Roglic was seen as favourite for overall victory in this year’s Tour before suffering injuries in a crash at the Criterium du Dauphine last month, but appeared untroubled as he sprang forward to take the win at Orcieres-Merlette.
Alaphilippe and Britain’s Adam Yates were part of the chasing group who followed Roglic over the line to ensure no change at the top of the standings, in which Deceuninck-QuickStep’s Alaphilippe leads Yates of Mitchelton-Scott by four seconds.
But Roglic is now only seven seconds behind, and this performance will be seen as a sign that he has carried over the form which saw him leading in the Dauphine before he withdrew ahead of the final stage.
“It was quite a hard day actually, quite hot, but the guys did again a really good job, I was all the time in a good position and at the end I could do a good sprint,” the Slovenian said.

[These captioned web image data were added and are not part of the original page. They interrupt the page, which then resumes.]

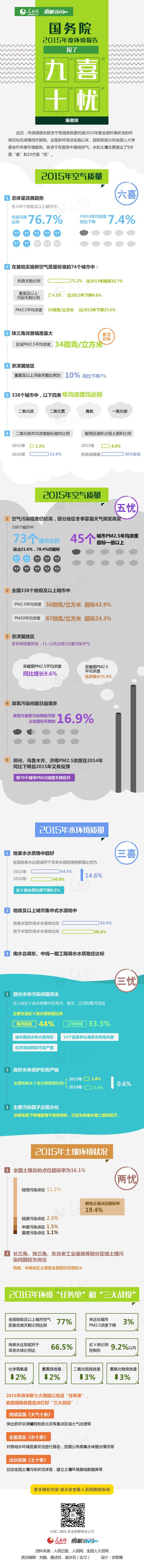 """国务院2015年度环境报告,报了九""""喜""""十""""忧"""""""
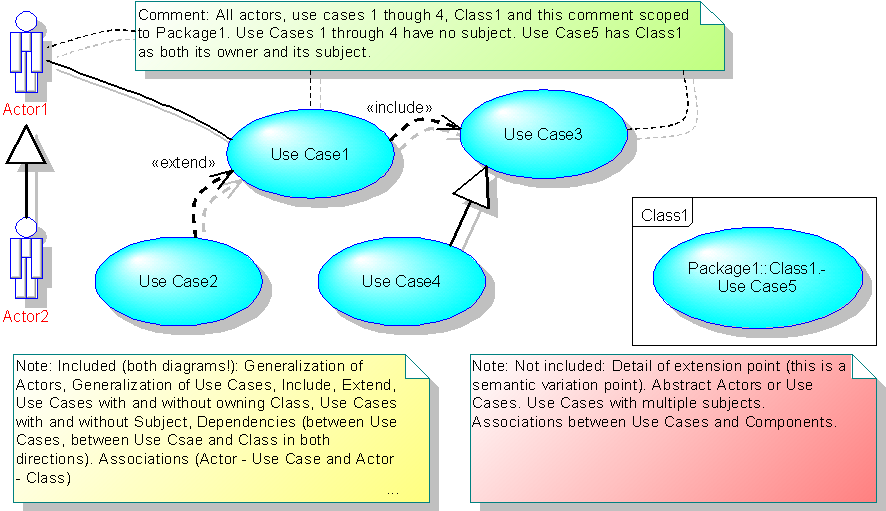 Test Case 8 Diagram 1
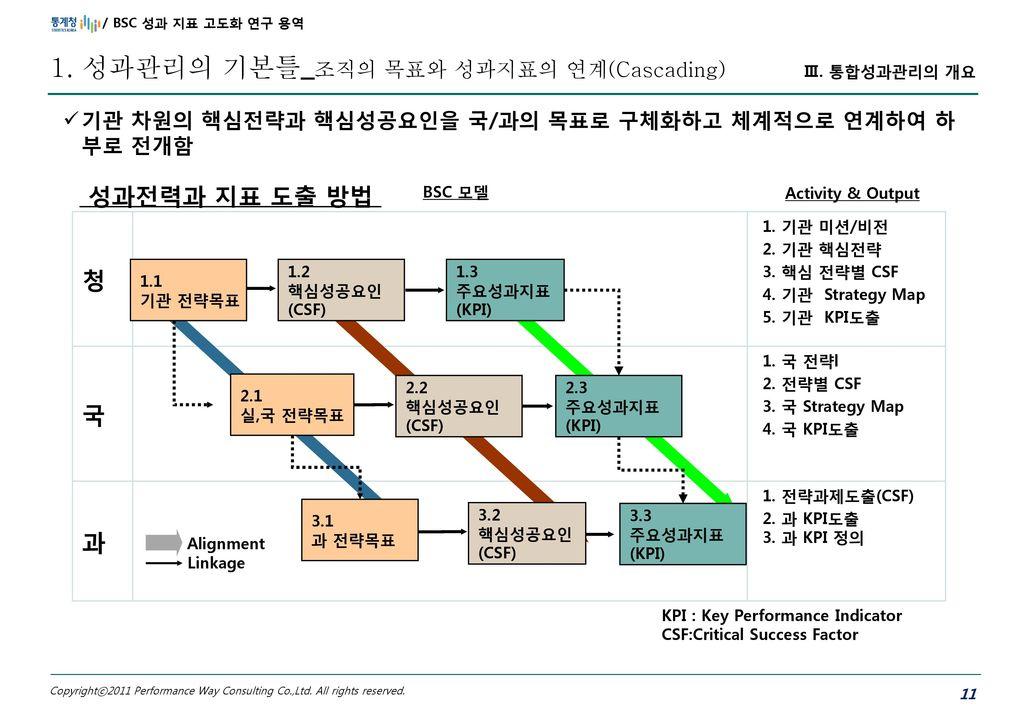 1. 성과관리의 기본틀_조직의 목표와 성과지표의 연계(Cascading)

Asked if he had hoped the victory would come with the yellow jersey, he added: “I have to accept it, I don’t really care. It was a nice day, we stayed safe at the end, we win which is even better and we have to continue like that.
“I’m coming back (from injury). We see that I am still coming back and now I can race every day feeling even better.”
The 160.5km stage from Sisteron saw the Tour dip a toe into the Alps unusually early and cap it with a summit finish, though the final climb was not one to compare with those to come in the final week of this race.
Instead the steady gradient was taken at high speed as Roglic’s Jumbo-Visma team controlled from the front, ensuring attacks were kept to a minimum until the road began to level out near the top.
Cofidis’ Guillaume Martin tried a move with 500 metres to go, sparking the others into life. Roglic quickly showed he had the most left in the tank, leaving defending champion Egan Bernal in his wake as the Colombian came home seventh ahead of Yates in 10th.
Bernal remains sixth overall, now 17 seconds off Alaphilippe in yellow. But Richard Carapaz – Ineos Grenadiers’ plan B should Bernal falter – could not keep up with the lead group and lost 28 seconds to slip to 21st overall.